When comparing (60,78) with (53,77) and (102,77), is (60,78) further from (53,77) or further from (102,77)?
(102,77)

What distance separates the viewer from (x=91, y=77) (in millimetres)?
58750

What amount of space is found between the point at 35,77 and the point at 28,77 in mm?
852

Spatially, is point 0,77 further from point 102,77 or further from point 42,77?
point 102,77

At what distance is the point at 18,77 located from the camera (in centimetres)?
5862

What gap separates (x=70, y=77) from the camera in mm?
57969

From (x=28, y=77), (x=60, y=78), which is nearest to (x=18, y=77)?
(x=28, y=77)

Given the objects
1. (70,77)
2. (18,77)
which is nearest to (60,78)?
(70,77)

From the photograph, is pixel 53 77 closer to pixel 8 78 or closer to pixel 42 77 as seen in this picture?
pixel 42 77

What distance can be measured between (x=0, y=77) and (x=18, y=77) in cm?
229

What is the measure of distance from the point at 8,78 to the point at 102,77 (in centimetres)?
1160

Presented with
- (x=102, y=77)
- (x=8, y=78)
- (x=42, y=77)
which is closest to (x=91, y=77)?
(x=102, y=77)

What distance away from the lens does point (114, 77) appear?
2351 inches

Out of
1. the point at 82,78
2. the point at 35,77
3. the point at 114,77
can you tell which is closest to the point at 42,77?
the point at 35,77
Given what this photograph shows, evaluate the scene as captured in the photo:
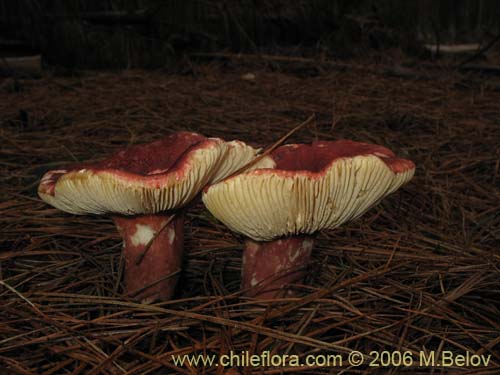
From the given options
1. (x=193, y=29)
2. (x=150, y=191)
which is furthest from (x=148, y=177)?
(x=193, y=29)

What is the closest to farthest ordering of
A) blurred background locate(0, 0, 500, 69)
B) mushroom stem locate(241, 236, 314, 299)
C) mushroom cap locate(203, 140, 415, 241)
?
mushroom cap locate(203, 140, 415, 241) → mushroom stem locate(241, 236, 314, 299) → blurred background locate(0, 0, 500, 69)

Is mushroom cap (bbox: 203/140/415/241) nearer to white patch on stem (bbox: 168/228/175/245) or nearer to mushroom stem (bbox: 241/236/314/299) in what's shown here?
mushroom stem (bbox: 241/236/314/299)

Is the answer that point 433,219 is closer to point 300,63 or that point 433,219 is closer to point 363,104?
point 363,104

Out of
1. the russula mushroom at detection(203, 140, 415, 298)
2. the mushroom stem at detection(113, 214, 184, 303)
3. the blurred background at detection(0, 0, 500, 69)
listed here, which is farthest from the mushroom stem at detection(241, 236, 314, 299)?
the blurred background at detection(0, 0, 500, 69)

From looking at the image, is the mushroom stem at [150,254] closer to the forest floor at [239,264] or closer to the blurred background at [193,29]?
the forest floor at [239,264]

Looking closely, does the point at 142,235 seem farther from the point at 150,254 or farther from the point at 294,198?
the point at 294,198

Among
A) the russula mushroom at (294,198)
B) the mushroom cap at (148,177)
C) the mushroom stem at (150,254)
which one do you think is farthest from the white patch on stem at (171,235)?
the russula mushroom at (294,198)

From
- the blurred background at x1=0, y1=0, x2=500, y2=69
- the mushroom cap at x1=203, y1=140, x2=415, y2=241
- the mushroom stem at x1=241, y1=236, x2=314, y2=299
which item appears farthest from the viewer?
the blurred background at x1=0, y1=0, x2=500, y2=69

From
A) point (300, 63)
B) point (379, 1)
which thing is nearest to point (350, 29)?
point (379, 1)
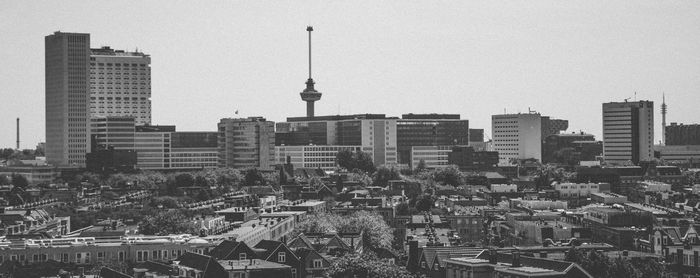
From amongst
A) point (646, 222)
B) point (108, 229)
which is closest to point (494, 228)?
point (646, 222)

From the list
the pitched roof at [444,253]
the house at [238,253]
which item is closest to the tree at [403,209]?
the pitched roof at [444,253]

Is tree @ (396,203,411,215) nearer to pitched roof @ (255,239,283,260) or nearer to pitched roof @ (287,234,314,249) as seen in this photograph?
pitched roof @ (287,234,314,249)

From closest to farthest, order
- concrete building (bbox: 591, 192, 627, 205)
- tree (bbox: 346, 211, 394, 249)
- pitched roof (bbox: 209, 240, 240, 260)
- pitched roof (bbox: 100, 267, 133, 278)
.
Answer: pitched roof (bbox: 100, 267, 133, 278) < pitched roof (bbox: 209, 240, 240, 260) < tree (bbox: 346, 211, 394, 249) < concrete building (bbox: 591, 192, 627, 205)

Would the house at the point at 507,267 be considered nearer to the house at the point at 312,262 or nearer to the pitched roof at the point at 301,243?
the house at the point at 312,262

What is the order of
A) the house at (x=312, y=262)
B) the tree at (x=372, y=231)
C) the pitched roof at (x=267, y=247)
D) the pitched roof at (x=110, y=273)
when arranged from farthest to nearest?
the tree at (x=372, y=231) < the house at (x=312, y=262) < the pitched roof at (x=267, y=247) < the pitched roof at (x=110, y=273)

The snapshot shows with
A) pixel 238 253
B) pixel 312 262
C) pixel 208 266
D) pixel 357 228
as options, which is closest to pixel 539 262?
pixel 208 266

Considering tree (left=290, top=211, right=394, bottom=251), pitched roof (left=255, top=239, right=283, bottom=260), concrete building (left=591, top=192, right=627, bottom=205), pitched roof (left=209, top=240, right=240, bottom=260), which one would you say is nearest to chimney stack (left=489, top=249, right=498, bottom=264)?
pitched roof (left=255, top=239, right=283, bottom=260)

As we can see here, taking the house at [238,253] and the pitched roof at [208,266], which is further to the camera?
the house at [238,253]

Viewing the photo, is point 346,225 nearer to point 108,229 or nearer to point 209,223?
point 209,223

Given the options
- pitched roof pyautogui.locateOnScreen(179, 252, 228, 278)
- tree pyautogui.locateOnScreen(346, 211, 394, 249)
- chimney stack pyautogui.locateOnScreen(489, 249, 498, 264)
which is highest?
chimney stack pyautogui.locateOnScreen(489, 249, 498, 264)

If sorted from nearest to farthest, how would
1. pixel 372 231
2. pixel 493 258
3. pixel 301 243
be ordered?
pixel 493 258
pixel 301 243
pixel 372 231

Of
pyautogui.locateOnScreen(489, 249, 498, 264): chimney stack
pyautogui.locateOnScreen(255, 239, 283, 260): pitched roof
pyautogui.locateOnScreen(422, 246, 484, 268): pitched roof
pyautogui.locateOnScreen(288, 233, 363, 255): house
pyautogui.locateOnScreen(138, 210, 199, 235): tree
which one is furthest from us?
pyautogui.locateOnScreen(138, 210, 199, 235): tree

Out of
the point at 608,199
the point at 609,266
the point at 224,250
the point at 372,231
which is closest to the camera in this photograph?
the point at 609,266

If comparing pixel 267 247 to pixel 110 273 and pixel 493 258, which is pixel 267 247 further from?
pixel 493 258
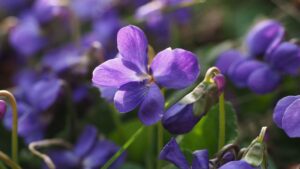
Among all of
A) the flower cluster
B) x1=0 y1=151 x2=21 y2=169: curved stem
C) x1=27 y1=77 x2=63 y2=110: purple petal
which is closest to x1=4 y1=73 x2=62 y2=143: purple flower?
x1=27 y1=77 x2=63 y2=110: purple petal

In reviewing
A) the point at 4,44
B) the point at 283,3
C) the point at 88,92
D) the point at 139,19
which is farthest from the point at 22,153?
the point at 283,3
──────────
## Exercise requirements:
Return every row above word for word, leaving out the pictures.

## Expected answer:
When comparing (60,78) with (53,77) and (102,77), is (60,78) further from (53,77) or further from (102,77)?
(102,77)

What distance separates the viewer from (x=91, y=77) (in millimetres)?
58750

What amount of space is found between the point at 35,77 and the point at 28,77 in mm?
852

Spatially, is point 0,77 further from point 102,77 or further from point 42,77?
point 102,77

At what distance is the point at 18,77 located from the camera (in centimetres)?
5862

What gap separates (x=70, y=77) from the camera in mm?
57969

From (x=28, y=77), (x=60, y=78), which is nearest to (x=18, y=77)?
(x=28, y=77)

Given the objects
1. (70,77)
2. (18,77)
which is nearest to (60,78)?
(70,77)

From the photograph, is pixel 53 77 closer to pixel 8 78 or closer to pixel 42 77 as seen in this picture?
pixel 42 77

What distance can be measured between (x=0, y=77) and (x=18, y=77) in cm?
229

What is the measure of distance from the point at 8,78 to the point at 102,77 (in centimetres)?
1160

Presented with
- (x=102, y=77)
- (x=8, y=78)
- (x=42, y=77)
which is closest to (x=91, y=77)?
(x=102, y=77)

What distance away from the lens does point (114, 77) appear?
2351 inches

Out of
1. the point at 82,78
2. the point at 35,77
3. the point at 114,77
can you tell which is closest to the point at 42,77?
the point at 35,77
Given what this photograph shows, evaluate the scene as captured in the photo:
From the given options
1. (x=193, y=29)
2. (x=150, y=191)
which is furthest from (x=148, y=177)?
(x=193, y=29)

What is the closest to farthest ordering of
A) blurred background locate(0, 0, 500, 69)
B) mushroom stem locate(241, 236, 314, 299)
C) mushroom cap locate(203, 140, 415, 241)
?
mushroom cap locate(203, 140, 415, 241) → mushroom stem locate(241, 236, 314, 299) → blurred background locate(0, 0, 500, 69)

Is mushroom cap (bbox: 203/140/415/241) nearer to white patch on stem (bbox: 168/228/175/245) or nearer to mushroom stem (bbox: 241/236/314/299) in what's shown here?
mushroom stem (bbox: 241/236/314/299)

Is the answer that point 433,219 is closer to point 300,63 or that point 433,219 is closer to point 363,104?
point 363,104

Out of
1. the russula mushroom at detection(203, 140, 415, 298)
2. the mushroom stem at detection(113, 214, 184, 303)
3. the blurred background at detection(0, 0, 500, 69)
listed here, which is farthest from the mushroom stem at detection(241, 236, 314, 299)?
the blurred background at detection(0, 0, 500, 69)

From looking at the image, is the mushroom stem at [150,254] closer to the forest floor at [239,264] or closer to the blurred background at [193,29]?
the forest floor at [239,264]

Looking closely, does the point at 142,235 seem farther from the point at 150,254 or farther from the point at 294,198?
the point at 294,198

Among
A) the russula mushroom at (294,198)
B) the mushroom cap at (148,177)
C) the mushroom stem at (150,254)
which one do you think is farthest from the white patch on stem at (171,235)?
the russula mushroom at (294,198)

From
- the blurred background at x1=0, y1=0, x2=500, y2=69
- the mushroom cap at x1=203, y1=140, x2=415, y2=241
- the mushroom stem at x1=241, y1=236, x2=314, y2=299
which item appears farthest from the viewer?
the blurred background at x1=0, y1=0, x2=500, y2=69

From
A) point (300, 63)
B) point (379, 1)
which thing is nearest to point (350, 29)?
point (379, 1)
From amongst
A) point (646, 222)
B) point (108, 229)
which is closest to point (494, 228)?
point (646, 222)

From the list
the pitched roof at [444,253]
the house at [238,253]
which item is closest to the tree at [403,209]?
the pitched roof at [444,253]

Is tree @ (396,203,411,215) nearer to pitched roof @ (255,239,283,260) or nearer to pitched roof @ (287,234,314,249) as seen in this photograph?
pitched roof @ (287,234,314,249)

From closest to farthest, order
- concrete building (bbox: 591, 192, 627, 205)
- tree (bbox: 346, 211, 394, 249)
- pitched roof (bbox: 209, 240, 240, 260)
- pitched roof (bbox: 100, 267, 133, 278)
.
Answer: pitched roof (bbox: 100, 267, 133, 278) < pitched roof (bbox: 209, 240, 240, 260) < tree (bbox: 346, 211, 394, 249) < concrete building (bbox: 591, 192, 627, 205)

Would the house at the point at 507,267 be considered nearer to the house at the point at 312,262 or nearer to the pitched roof at the point at 301,243?
the house at the point at 312,262

What is the order of
A) the house at (x=312, y=262)
B) the tree at (x=372, y=231)
C) the pitched roof at (x=267, y=247)
D) the pitched roof at (x=110, y=273)
when arranged from farthest to nearest?
the tree at (x=372, y=231) < the house at (x=312, y=262) < the pitched roof at (x=267, y=247) < the pitched roof at (x=110, y=273)

The snapshot shows with
A) pixel 238 253
B) pixel 312 262
C) pixel 208 266
D) pixel 357 228
as options, which is closest to pixel 539 262?
pixel 208 266

Considering tree (left=290, top=211, right=394, bottom=251), pitched roof (left=255, top=239, right=283, bottom=260), concrete building (left=591, top=192, right=627, bottom=205), pitched roof (left=209, top=240, right=240, bottom=260), which one would you say is nearest to chimney stack (left=489, top=249, right=498, bottom=264)?
pitched roof (left=255, top=239, right=283, bottom=260)

As we can see here, taking the house at [238,253] and the pitched roof at [208,266], which is further to the camera?
the house at [238,253]

Viewing the photo, is point 346,225 nearer to point 108,229 or nearer to point 209,223?
point 209,223

Given the options
- pitched roof pyautogui.locateOnScreen(179, 252, 228, 278)
- tree pyautogui.locateOnScreen(346, 211, 394, 249)
- chimney stack pyautogui.locateOnScreen(489, 249, 498, 264)
which is highest?
chimney stack pyautogui.locateOnScreen(489, 249, 498, 264)

If sorted from nearest to farthest, how would
1. pixel 372 231
2. pixel 493 258
3. pixel 301 243
be ordered?
pixel 493 258
pixel 301 243
pixel 372 231

Of
pyautogui.locateOnScreen(489, 249, 498, 264): chimney stack
pyautogui.locateOnScreen(255, 239, 283, 260): pitched roof
pyautogui.locateOnScreen(422, 246, 484, 268): pitched roof
pyautogui.locateOnScreen(288, 233, 363, 255): house
pyautogui.locateOnScreen(138, 210, 199, 235): tree
which one is furthest from us?
pyautogui.locateOnScreen(138, 210, 199, 235): tree

Out of
the point at 608,199
the point at 609,266
the point at 224,250
the point at 372,231
which is closest to the camera in this photograph?
the point at 609,266

If comparing pixel 267 247 to pixel 110 273 and pixel 493 258, which is pixel 267 247 further from?
pixel 493 258
Among all of
A) the flower cluster
B) x1=0 y1=151 x2=21 y2=169: curved stem
C) x1=27 y1=77 x2=63 y2=110: purple petal
which is closest to x1=4 y1=73 x2=62 y2=143: purple flower?
x1=27 y1=77 x2=63 y2=110: purple petal

In reviewing
A) the point at 4,44
B) the point at 283,3
C) the point at 88,92
D) the point at 139,19
which is farthest from the point at 22,153?
the point at 283,3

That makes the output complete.